The Soul Rebels had gone out to stake their own territory, with the reggae and the hip-hop thing. Then Hollywood arrived. A guy named Ron Seidelberg from Hollywood Records came in and said, “I want a band that mixes rap and brass band.” So he went and gave Coolbone a quarter of a million dollars to make a record. Historically, Coolbone was created with this guy from out of town having the concept of mixing these elements. He hired some people to rap for them. Coolbone was an offshoot of the Soul Rebels; Steve Johnson, the trombone-playing leader, and his brother Ronell, another trombone player, had both been in the Soul Rebels.
There really was a boom in the mid-nineties; it was a golden era for this new style of music. I’m wondering where we go from here. Nowadays, a lot of the bands sound the same—you take
a pop tune, and you do it in brass band style.

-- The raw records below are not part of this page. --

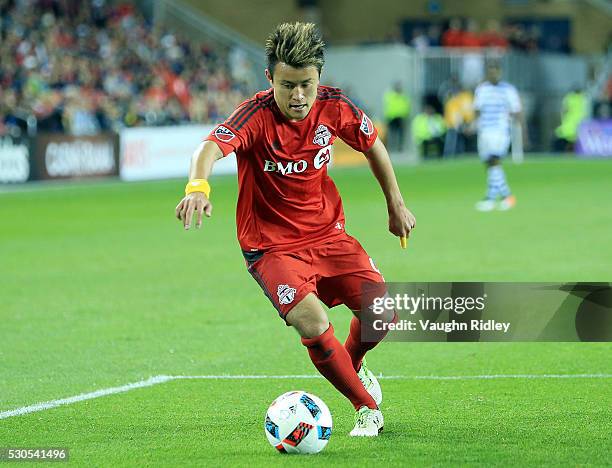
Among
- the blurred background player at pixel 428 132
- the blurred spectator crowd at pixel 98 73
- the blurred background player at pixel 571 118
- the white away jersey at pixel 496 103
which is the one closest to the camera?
the white away jersey at pixel 496 103

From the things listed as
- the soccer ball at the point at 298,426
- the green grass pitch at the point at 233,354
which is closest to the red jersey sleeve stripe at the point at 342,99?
the soccer ball at the point at 298,426

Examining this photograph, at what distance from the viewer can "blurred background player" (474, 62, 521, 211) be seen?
70.4 feet

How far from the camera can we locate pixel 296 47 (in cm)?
606

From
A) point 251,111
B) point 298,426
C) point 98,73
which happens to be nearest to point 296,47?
point 251,111

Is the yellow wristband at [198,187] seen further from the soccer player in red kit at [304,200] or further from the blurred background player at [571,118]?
the blurred background player at [571,118]

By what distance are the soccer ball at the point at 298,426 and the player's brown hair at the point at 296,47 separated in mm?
1619

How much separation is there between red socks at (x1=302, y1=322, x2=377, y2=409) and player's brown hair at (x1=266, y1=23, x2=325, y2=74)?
130 centimetres

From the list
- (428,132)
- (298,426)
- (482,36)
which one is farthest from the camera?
(482,36)

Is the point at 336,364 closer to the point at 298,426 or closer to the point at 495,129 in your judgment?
the point at 298,426

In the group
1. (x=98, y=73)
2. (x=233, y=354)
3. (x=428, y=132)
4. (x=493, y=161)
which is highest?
(x=98, y=73)

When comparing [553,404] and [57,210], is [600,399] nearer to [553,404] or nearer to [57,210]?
[553,404]

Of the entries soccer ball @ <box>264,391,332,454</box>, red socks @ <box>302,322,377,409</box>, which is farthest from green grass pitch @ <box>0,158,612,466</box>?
red socks @ <box>302,322,377,409</box>

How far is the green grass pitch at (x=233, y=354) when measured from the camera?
6.23 metres

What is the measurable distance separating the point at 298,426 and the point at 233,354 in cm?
326
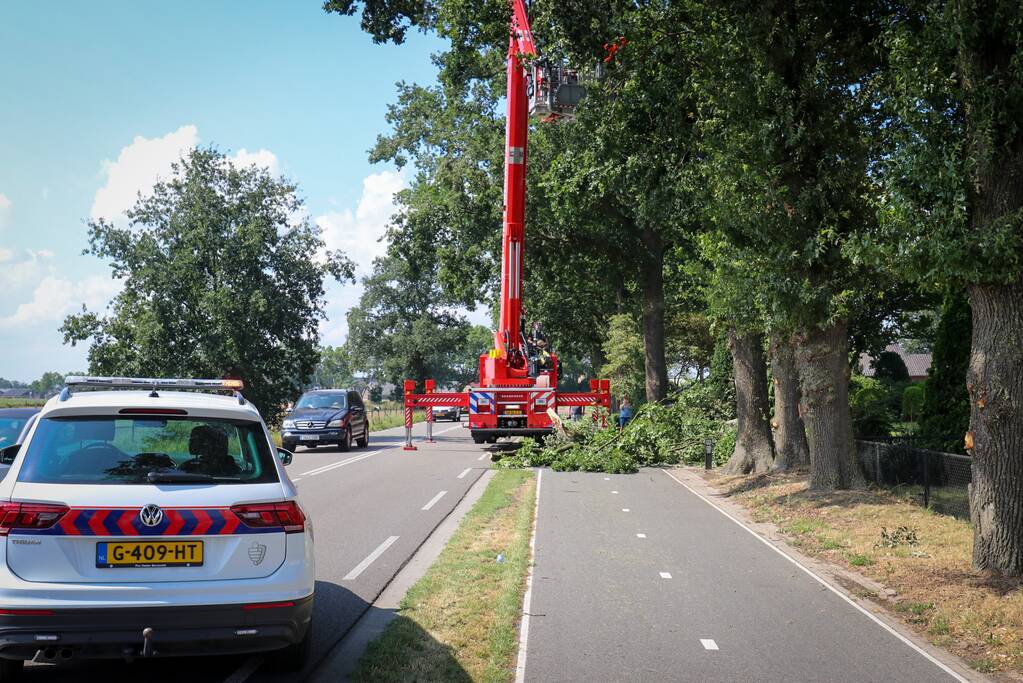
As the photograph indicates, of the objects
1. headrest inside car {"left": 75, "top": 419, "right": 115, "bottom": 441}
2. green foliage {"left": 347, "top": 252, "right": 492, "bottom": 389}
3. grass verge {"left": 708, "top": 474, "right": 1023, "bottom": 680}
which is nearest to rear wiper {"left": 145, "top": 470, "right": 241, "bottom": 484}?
headrest inside car {"left": 75, "top": 419, "right": 115, "bottom": 441}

The big stylistic leap was taken by the Dirty Dozen. But where else can it possibly go?
Around there was this feeling that it was going to blow up on a national level, in media terms. People would come onto the radio station when I was doing the Brass Band Jam program and say, “We want brass bands to be as big as rap.” They had this hard funky street sound, more bass—it was happening to pop music all over America.
There’s so much doubling up of musicians; sometimes it’s as if there’s just one huge band. When things happen, like three of the Rebirth leaving to join the New Birth, the whole thing starts to become pretty indistinguishable.

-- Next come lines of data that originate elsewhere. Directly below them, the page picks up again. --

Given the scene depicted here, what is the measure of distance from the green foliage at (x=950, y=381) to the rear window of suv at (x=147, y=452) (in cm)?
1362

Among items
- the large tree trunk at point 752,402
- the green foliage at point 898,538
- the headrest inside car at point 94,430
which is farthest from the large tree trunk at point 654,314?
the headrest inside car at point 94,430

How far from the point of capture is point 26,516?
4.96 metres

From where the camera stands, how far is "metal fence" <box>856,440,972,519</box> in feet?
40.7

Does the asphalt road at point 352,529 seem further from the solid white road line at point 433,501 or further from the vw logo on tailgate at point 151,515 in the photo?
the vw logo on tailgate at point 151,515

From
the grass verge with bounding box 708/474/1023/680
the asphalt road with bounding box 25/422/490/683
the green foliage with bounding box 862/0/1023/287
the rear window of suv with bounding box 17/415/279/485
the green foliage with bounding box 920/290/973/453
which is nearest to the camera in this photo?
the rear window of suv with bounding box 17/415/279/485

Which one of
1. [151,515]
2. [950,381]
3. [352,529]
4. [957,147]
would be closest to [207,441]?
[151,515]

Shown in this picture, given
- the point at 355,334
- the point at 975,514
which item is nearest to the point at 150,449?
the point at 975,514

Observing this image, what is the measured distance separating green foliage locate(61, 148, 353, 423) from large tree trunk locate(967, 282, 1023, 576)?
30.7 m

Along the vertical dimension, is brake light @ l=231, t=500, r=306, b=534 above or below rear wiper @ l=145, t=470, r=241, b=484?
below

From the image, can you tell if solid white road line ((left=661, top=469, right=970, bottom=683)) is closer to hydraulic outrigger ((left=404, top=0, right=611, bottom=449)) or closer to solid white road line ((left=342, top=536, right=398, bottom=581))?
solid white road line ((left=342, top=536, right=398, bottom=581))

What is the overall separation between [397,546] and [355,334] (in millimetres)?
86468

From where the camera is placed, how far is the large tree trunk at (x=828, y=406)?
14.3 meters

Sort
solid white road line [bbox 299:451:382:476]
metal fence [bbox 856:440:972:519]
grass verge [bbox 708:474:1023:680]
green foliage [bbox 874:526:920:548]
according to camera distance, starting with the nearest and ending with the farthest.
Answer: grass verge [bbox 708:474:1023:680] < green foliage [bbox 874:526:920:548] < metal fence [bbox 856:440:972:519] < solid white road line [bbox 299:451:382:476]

A Note on Ernest “Doc” Paulin, Trumpet
BORN: Wallace, Louisiana, June 26, 1906
Provided constant work throughout the years to many young musicians
Doc Paulin, 2001 Photo by Brian Wood
Doc Paulin moved to New Orleans in the same year he started to play the trumpet, 1922. He formed his first band in 1928 and continued to lead nonunion brass bands, mainly at uptown parades, for an incredible seventy years or so. Many well-known musicians worked for Doc Paulin in their younger days: Tuba Fats, Flo Anckle, Gregg Stafford, Michael White, and Big Al Carson among them. But as time went on and Doc’s six sons were able to play well enough, the band became increasingly a family affair. Edgar Smith, tuba player, recalled, “Instead of paying us twenty dollars, Doc could pay his kids ten dollars and tell them to go to bed.”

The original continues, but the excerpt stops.